A reportable death is a death affecting the public interest, which means any death of a human being where the circumstances are sudden, unexpected, violent, suspicious or unattended (see Miss. Code Ann. § 41-61-59). Reportable deaths include, but are not limited to, any of the following:
- Violent death, including homicidal, suicidal or accidental death.
- Death caused by thermal, chemical, electrical or radiation injury.
- Death related to disease thought to be virulent or contagious that may constitute a public hazard.
- Death that has occurred unexpectedly or from an unexplained cause.
- Death of a person confined in a prison, jail or correctional institution.
- Death of a person where a physician was not in attendance within thirty-six (36) hours preceding death, or in prediagnosed terminal or bedfast cases, within thirty (30) days preceding death.
- Death of a person where the body is not claimed by a relative or a friend.
- Death of a person where the identity of the deceased is unknown.
- Death of a child under the age of two (2) years where death results from an unknown cause or where the circumstances surrounding the death indicate a sudden unexplained infant death.
- Where a body is brought into this state for disposal and there is reason to believe either that the death was not investigated properly or that there is not an adequate certificate of death.
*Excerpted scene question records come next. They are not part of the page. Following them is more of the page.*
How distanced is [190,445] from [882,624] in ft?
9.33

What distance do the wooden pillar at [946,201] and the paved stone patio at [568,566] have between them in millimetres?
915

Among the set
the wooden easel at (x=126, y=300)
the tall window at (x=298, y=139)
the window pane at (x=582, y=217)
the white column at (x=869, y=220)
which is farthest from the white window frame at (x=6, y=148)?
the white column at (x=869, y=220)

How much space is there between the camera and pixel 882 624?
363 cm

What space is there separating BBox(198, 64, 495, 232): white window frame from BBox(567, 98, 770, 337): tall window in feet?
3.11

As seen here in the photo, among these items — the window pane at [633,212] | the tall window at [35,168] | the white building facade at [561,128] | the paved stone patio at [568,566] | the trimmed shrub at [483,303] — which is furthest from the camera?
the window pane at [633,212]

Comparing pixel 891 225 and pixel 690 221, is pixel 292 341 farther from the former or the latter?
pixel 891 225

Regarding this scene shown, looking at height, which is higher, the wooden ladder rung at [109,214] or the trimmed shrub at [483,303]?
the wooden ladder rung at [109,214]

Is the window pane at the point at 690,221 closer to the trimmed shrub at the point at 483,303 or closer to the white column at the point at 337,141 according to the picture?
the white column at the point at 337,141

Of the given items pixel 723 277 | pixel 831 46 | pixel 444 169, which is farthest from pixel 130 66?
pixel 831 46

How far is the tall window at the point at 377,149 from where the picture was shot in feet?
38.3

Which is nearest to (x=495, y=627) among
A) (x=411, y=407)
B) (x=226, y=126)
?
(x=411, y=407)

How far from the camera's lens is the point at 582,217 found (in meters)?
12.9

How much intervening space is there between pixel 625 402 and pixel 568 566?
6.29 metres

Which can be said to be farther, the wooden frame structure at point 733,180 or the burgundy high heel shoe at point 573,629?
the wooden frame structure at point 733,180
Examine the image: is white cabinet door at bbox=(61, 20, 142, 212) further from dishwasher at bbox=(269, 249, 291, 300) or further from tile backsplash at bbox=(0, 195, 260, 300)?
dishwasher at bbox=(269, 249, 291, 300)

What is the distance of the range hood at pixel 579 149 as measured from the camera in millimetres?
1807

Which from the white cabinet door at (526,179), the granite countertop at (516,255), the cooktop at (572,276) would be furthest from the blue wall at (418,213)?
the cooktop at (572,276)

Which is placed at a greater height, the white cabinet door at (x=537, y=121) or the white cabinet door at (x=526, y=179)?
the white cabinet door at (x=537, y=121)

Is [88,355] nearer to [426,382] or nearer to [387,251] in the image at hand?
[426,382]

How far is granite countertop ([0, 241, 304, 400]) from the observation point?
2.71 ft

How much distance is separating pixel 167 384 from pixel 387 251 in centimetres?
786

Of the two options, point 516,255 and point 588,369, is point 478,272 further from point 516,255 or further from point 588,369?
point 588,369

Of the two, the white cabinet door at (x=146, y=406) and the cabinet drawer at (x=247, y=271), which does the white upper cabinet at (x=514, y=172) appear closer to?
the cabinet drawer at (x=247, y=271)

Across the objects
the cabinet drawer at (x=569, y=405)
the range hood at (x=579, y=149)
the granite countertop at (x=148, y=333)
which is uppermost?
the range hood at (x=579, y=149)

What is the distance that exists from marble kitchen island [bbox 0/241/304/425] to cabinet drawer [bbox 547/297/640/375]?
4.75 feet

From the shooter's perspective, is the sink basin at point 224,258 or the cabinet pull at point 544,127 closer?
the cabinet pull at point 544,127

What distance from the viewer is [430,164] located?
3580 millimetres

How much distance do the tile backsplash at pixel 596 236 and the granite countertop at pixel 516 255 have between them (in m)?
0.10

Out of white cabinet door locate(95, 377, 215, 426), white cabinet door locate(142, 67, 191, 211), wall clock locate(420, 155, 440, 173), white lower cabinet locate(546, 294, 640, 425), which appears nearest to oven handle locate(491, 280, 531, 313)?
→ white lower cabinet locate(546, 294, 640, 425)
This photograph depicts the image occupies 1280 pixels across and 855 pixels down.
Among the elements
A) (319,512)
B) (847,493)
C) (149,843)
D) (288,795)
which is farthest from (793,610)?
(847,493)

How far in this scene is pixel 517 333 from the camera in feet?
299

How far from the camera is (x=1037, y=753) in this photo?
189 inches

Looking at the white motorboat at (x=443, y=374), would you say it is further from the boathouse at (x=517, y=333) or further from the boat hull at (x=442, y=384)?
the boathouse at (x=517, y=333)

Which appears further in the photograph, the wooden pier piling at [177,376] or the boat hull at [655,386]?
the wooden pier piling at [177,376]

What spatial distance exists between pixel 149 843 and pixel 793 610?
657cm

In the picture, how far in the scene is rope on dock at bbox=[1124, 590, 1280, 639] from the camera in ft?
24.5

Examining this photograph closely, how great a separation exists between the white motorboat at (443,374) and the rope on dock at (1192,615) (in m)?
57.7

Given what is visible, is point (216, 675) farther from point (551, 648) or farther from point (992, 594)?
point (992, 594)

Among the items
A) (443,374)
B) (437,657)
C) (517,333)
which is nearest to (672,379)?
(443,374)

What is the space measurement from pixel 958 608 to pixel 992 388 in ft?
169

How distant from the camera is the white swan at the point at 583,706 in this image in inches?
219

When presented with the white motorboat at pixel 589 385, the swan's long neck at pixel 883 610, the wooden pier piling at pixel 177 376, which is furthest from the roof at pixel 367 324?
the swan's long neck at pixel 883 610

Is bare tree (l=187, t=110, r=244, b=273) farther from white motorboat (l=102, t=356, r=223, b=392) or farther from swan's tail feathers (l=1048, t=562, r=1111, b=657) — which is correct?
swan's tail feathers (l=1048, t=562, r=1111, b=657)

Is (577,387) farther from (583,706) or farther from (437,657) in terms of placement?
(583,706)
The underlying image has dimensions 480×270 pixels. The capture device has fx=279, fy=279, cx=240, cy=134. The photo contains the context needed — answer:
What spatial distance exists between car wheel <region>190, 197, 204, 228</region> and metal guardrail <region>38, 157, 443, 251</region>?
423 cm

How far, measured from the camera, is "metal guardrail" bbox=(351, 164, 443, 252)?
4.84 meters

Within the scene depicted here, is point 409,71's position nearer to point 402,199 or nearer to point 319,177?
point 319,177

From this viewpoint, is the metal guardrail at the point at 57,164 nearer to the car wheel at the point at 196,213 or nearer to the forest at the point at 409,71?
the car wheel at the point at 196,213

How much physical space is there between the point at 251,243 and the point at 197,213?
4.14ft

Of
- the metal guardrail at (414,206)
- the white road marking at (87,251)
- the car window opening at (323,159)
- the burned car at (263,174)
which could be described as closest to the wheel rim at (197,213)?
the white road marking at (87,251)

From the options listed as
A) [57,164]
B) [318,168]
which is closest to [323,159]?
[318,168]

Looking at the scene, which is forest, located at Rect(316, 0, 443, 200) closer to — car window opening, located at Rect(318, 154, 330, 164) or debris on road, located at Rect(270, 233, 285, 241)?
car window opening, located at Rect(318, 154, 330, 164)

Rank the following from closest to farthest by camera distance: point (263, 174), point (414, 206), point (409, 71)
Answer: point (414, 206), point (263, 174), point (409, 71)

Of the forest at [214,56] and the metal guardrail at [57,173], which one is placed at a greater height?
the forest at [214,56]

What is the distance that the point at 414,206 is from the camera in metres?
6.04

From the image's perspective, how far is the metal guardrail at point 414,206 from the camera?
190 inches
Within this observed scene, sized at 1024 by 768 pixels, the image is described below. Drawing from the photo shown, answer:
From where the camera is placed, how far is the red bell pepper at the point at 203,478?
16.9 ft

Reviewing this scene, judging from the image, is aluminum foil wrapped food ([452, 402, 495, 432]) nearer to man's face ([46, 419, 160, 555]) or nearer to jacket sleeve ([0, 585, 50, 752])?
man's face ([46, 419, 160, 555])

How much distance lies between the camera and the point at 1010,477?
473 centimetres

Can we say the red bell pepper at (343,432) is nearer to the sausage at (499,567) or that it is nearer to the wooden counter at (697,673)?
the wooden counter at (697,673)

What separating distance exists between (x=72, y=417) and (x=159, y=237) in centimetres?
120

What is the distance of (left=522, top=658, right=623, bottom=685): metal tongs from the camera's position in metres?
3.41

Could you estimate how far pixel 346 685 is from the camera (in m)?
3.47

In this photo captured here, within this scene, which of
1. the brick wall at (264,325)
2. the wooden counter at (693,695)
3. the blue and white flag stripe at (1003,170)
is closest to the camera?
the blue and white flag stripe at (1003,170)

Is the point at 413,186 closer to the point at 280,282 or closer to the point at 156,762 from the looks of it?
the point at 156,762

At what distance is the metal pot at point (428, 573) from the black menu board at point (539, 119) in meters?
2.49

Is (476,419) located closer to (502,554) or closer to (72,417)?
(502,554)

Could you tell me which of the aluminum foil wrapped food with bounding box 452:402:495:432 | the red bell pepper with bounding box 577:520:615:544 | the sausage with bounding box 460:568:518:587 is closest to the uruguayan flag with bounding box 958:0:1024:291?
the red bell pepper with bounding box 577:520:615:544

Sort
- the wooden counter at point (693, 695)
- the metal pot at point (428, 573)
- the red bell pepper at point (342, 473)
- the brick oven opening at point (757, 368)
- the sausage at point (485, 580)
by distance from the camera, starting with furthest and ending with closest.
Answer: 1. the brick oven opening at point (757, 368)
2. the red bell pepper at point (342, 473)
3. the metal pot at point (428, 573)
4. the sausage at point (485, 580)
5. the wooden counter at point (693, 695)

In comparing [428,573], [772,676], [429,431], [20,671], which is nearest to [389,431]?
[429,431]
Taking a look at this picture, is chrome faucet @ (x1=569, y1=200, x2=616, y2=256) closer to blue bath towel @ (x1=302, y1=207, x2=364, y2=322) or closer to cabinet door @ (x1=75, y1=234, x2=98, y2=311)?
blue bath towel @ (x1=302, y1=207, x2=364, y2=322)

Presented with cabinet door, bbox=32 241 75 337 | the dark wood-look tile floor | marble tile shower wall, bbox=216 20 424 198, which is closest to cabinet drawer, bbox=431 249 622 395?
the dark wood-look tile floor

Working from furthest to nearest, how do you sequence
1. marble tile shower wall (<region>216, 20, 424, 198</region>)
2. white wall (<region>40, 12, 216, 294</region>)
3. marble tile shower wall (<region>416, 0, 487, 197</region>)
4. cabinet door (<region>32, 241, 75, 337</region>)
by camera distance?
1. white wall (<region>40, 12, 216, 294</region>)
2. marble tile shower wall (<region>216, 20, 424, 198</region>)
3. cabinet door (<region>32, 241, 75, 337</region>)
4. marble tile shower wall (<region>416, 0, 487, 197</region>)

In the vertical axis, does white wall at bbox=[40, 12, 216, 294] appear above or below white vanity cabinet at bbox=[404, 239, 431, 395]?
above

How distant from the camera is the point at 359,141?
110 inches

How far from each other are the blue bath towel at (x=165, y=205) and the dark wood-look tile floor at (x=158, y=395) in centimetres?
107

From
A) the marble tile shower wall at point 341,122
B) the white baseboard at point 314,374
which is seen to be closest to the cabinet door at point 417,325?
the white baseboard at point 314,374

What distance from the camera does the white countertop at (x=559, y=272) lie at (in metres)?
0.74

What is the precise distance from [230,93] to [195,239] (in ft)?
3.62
- Where a person is presented to a hospital emergency room unconscious and/or unresponsive, with cardiopulmonary resuscitative measures being performed, and dies within twenty-four (24) hours of admission without regaining consciousness or responsiveness, unless a physician was in attendance within thirty-six (36) hours preceding presentation to the hospital, or in cases in which the decedent had a prediagnosed terminal or bedfast condition, unless a physician was in attendance within thirty (30) days preceding presentation to the hospital.
- Death that is caused by drug overdose or which is believed to be caused by drug overdose.
- Death caused by criminal abortion, including self-abortion, or abortion related to or by sexual abuse.
- When a stillborn fetus is delivered and the cause of the demise is medically believed to be from the use by the mother of any controlled substance as defined in Section 41-29-105.